- _Extrait présenté_
Histoire de trois générations (Jacques Bainville)/Chapitre 5

Nouvelle Librairie nationale (p. 204-210).


CHAPITRE V

L’OCCASION DE DÉTRUIRE LE MILITARISME PRUSSIEN EST MANQUÉE


To heirs unknown descends the unguarded store.
Pope.


UN matin du mois de novembre 1850, M. de Beust, ministre des Affaires étrangères du royaume de Saxe, reçut la visite de son médecin qui observa un épanchement de bile. « C’est bien possible », dit Beust. Et il ajouta « Je suis comme un joueur qui aurait dix-huit à point et qui verrait son partenaire renoncer à la partie ».

Il venait, en effet, de se passer ceci. Les États secondaires d’Allemagne, unis à l’Autriche, étaient entrés en conflit avec la Prusse dont les ambitions commençaient à se découvrir. La Prusse visait à prendre la tête du mouvement unitaire allemand. Elle y était encouragée par le vote du Parlement de Francfort. Frédéric-Guillaume avait dédaigné la « couronne de boue » que lui avait offerte une assemblée impuissante. Il n’en était pas moins le candidat désigné, et le plan qui devait être exécuté un jour par Bismarck s’ébauchait. Il s’agissait d’écarter l’Autriche des affaires allemandes, puis, cela fait, cette rivale supprimée, d’ « avaler » royaumes, duchés et villes libres. Les petites cours, un moment inattentives au péril, s’étaient ressaisies à temps et, remises d’aplomb depuis l’échec des libéraux unitaires de Francfort, elles s’étaient groupées autour de l’Autriche. La Prusse, qui s’était lancée dans cette aventure avec des forces insuffisantes, risquait de la payer cher. L’entrée des troupes fédérales à Berlin était assurée et l’Europe, sans s’en douter, allait passer à côté de son salut, puisque les Allemands eux-mêmes se chargeaient d’écraser dans l’œuf le « militarisme prussien ».

- _Données fournies_
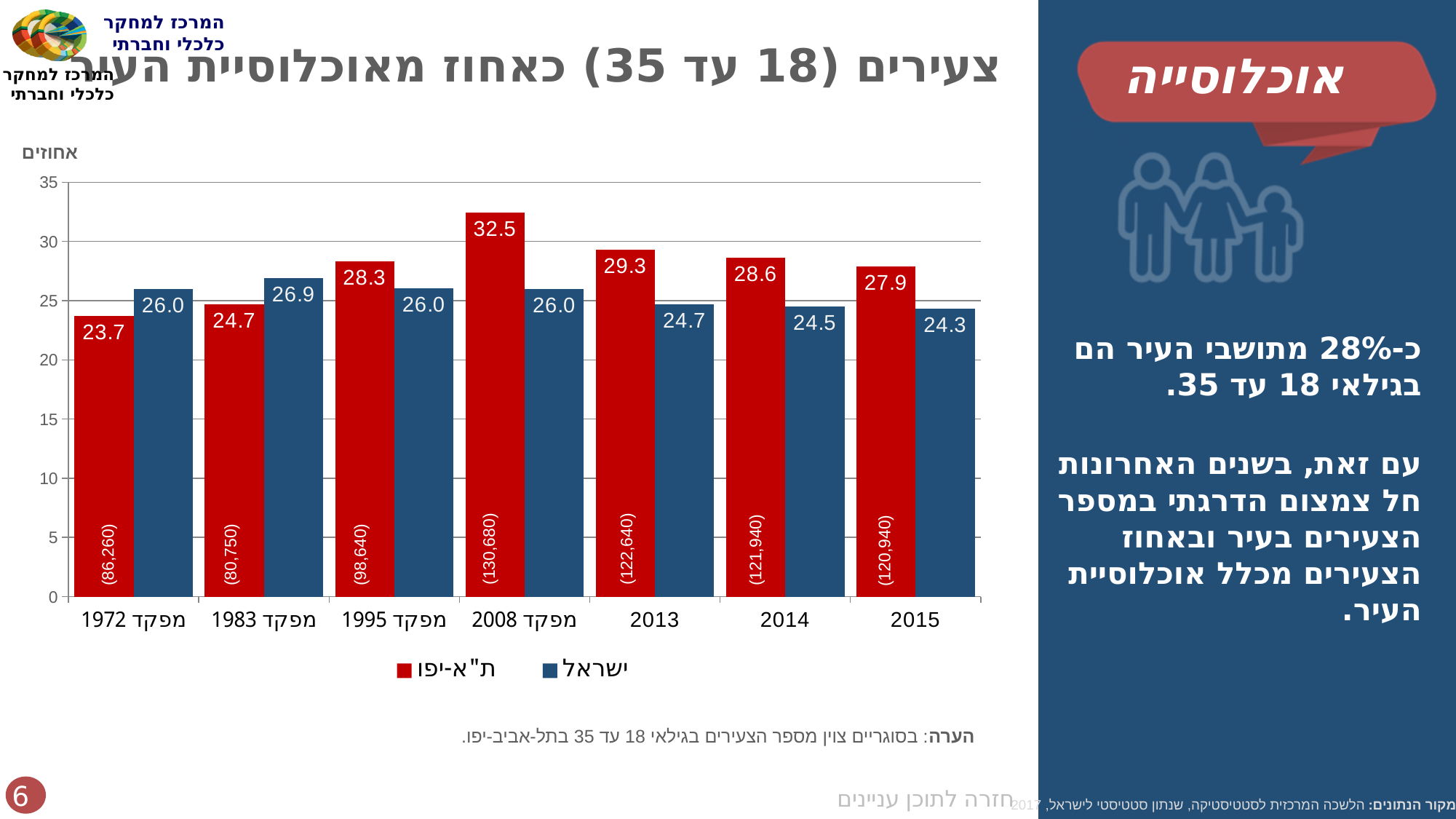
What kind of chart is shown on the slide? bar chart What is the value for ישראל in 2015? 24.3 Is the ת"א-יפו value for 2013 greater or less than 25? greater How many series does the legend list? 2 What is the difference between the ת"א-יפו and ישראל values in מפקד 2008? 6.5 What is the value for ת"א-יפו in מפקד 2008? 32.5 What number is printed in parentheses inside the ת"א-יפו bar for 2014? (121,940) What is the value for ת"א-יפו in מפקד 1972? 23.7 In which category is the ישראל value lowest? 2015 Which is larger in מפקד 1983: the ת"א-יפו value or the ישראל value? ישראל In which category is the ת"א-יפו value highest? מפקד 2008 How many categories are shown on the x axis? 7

- _Consigne A_
D'après l'extrait sur la Prusse en 1850, pourquoi celle-ci risquait-elle de payer cher son aventure ? Répondez en une à trois phrases.
- _Consigne B_
Dans l'extrait, quels sont tous les types de territoires que la Prusse devait « avaler » une fois l'Autriche écartée ?
- _Consigne C_
Traduisez en anglais cette phrase de l'extrait : « La Prusse visait à prendre la tête du mouvement unitaire allemand. »
Le listing n'a aucun rapport avec l'extrait.

- _Résultat A_
La Prusse risquait de payer cher son aventure parce qu'elle s'y était lancée avec des forces insuffisantes.

- _Résultat B_
Les royaumes, les duchés et les villes libres.

- _Résultat C_
Prussia aimed to take the lead of the German unification movement.